B.J. Robinson tell us that she found nostalgic inspiration when she toured Southern plantation mansions and learned of their history, particularly during the Civil War.
In this first novel that uses a dual story line, one story revolves around the days at River Oaks Plantation shortly before and after the Civil War while another features River Oaks and the region during and after Hurricane Katrina. A foundation family is linked to a great-granddaughter (Camila) and her family through a diary kept by the great grandmother (Margaret) from the day she came to River Oaks as a bride, recording her loves, tragedies and fears through her life. When Cammie, the great-granddaughter, returns to River Oak to claim her inheritance, she finds the diary. She determinedly takes it with her when she evacuates barely ahead of Hurricane Katrina.
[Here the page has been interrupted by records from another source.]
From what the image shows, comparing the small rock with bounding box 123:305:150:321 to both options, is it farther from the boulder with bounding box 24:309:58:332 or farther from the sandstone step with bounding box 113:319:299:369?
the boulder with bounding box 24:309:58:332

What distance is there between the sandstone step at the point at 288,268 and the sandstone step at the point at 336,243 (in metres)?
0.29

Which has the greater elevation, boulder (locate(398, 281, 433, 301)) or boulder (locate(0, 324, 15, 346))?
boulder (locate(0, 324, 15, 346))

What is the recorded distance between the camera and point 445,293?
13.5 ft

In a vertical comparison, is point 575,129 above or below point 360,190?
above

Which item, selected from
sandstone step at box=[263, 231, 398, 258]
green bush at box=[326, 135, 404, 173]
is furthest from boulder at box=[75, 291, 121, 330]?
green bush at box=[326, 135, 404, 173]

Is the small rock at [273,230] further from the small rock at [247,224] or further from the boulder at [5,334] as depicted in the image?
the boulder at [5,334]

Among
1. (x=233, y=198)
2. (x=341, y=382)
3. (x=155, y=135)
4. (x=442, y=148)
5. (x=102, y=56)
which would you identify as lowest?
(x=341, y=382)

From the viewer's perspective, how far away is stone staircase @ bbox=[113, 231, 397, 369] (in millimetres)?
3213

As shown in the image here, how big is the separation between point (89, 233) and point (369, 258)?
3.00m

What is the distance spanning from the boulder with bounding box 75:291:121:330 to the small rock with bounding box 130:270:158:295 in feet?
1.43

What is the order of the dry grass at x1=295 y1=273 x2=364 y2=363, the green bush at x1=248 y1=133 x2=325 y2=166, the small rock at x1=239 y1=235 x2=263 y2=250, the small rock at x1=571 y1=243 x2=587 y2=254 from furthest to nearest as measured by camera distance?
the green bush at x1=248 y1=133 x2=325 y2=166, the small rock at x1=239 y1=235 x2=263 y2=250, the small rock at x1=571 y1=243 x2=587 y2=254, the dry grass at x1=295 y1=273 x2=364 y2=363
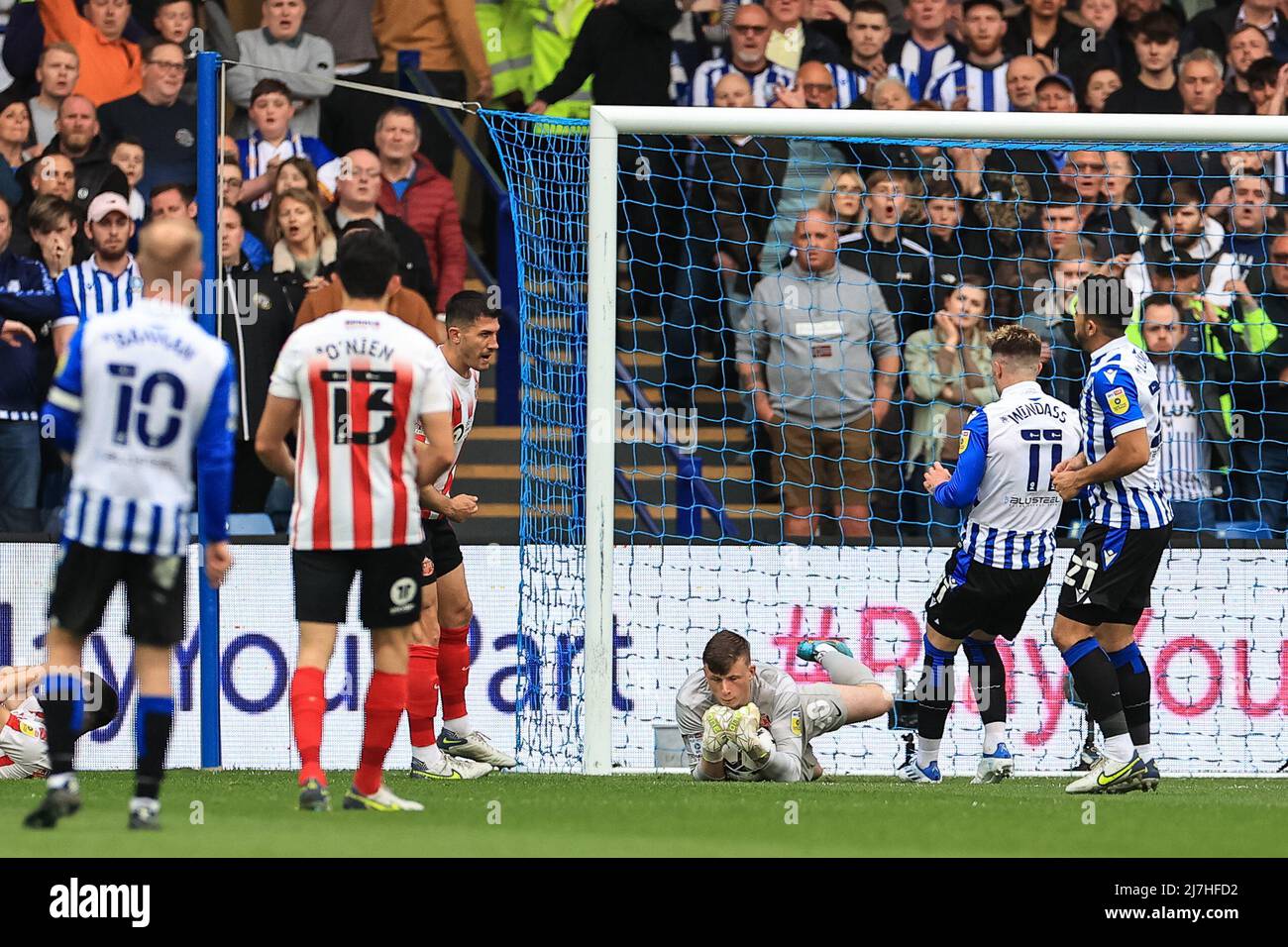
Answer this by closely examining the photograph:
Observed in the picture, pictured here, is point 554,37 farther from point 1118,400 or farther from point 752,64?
point 1118,400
As the story revolves between blessings, tragedy and conflict among the people who love River Oaks within two eras, the mansion endures storms, flooding and war while the people see their faith connected over the generations. Built for the ages, the repairs after Hurricane Katrina find solid boards in the walls behind the saturated sheetrock used to ‘remodel’ over time.
A clean story with no profanity or erotica, this story is a Christian based pleasure read that will appeal to people who have to read in short spurts because of busy schedules. No matter how ‘suffering conditioned’ people become, the catastrophe of Hurricane Katrina and other weather action, plus the trauma of the Civil War will always have some documentation in River Oaks Plantation, a sensitive, sympathetic format that is about the real people and not just some dry factual data.
I was awarded a copy of the book through a contest held by the Author on social media. I was not required to leave a review. I think that several age groups could appreciate the story.